Small businesses, family businesses, and close corporations are common and offer special opportunities to create and preserve value in a way that can be very personally meaningful. However, these businesses can also be fraught with issues of mismanagement, failure to follow controlling documents, or disappointed expectations. Pre-litigation advice is a key tool for avoiding or minimizing such issues, while litigation advice is vital to resolving them favorably when they arise. Below are five issues to consider when trying to minimize or resolve disputes in small or family businesses or close corporations. Morse litigators can help you with these and other issues.
1. Is the company a Massachusetts corporation?
In a Massachusetts corporation, majority shareholders owe minority shareholders an utmost duty of loyalty. Rules are different for companies incorporated in other states.
2. Is the company an LLC or partnership?
Partners owe each other a duty of loyalty, but duties owed in an LLC differ depending on LLC membership.
3. Who will lead the entity after the current leader retires?
Many close corporations face challenges involving the retirement of a founder or important business leader. Sometimes disputes arise about whether to split the company, merge with another company, or otherwise rearrange the way an entity’s assets are deployed.
4. Is the family business merely one piece of a larger issue involving family estate planning?

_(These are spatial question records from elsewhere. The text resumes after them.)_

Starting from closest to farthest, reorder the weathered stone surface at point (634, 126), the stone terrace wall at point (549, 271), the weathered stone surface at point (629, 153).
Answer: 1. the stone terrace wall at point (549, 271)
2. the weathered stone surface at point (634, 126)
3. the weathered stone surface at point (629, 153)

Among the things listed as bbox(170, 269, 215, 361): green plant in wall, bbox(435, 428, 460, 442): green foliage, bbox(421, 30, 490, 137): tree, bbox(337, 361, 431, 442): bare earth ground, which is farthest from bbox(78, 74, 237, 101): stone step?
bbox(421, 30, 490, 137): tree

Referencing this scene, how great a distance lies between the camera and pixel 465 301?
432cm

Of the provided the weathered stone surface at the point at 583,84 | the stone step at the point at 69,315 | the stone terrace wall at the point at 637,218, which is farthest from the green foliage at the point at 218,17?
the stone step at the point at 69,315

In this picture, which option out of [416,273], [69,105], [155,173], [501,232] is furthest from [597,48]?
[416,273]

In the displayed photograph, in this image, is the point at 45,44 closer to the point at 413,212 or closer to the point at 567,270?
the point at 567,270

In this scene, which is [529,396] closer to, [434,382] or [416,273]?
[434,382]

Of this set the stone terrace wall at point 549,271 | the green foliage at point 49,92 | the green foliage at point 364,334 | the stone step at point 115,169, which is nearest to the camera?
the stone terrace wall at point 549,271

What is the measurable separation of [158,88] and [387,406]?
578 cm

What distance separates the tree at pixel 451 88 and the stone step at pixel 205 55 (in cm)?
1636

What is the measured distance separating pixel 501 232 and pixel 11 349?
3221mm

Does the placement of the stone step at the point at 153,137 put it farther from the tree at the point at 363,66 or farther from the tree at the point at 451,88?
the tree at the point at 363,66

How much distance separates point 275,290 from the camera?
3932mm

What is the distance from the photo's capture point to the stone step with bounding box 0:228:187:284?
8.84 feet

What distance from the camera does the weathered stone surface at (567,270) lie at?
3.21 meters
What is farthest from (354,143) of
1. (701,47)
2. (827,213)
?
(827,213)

Serving as a trustee of a family trust, being a beneficiary of a trust, managing a family business, being a shareholder of a family business, or co-owning real estate with extended family members as joint tenants or through a trust: all of these situations come with competing rights and responsibilities that legal counsel can help explain.
5. Will existing problems be passed on to the next generation?
Dealing with issues now by expending the time and energy needed to course-correct for a smoother future will prove to be a gift for future company leadership, whether managers or owners.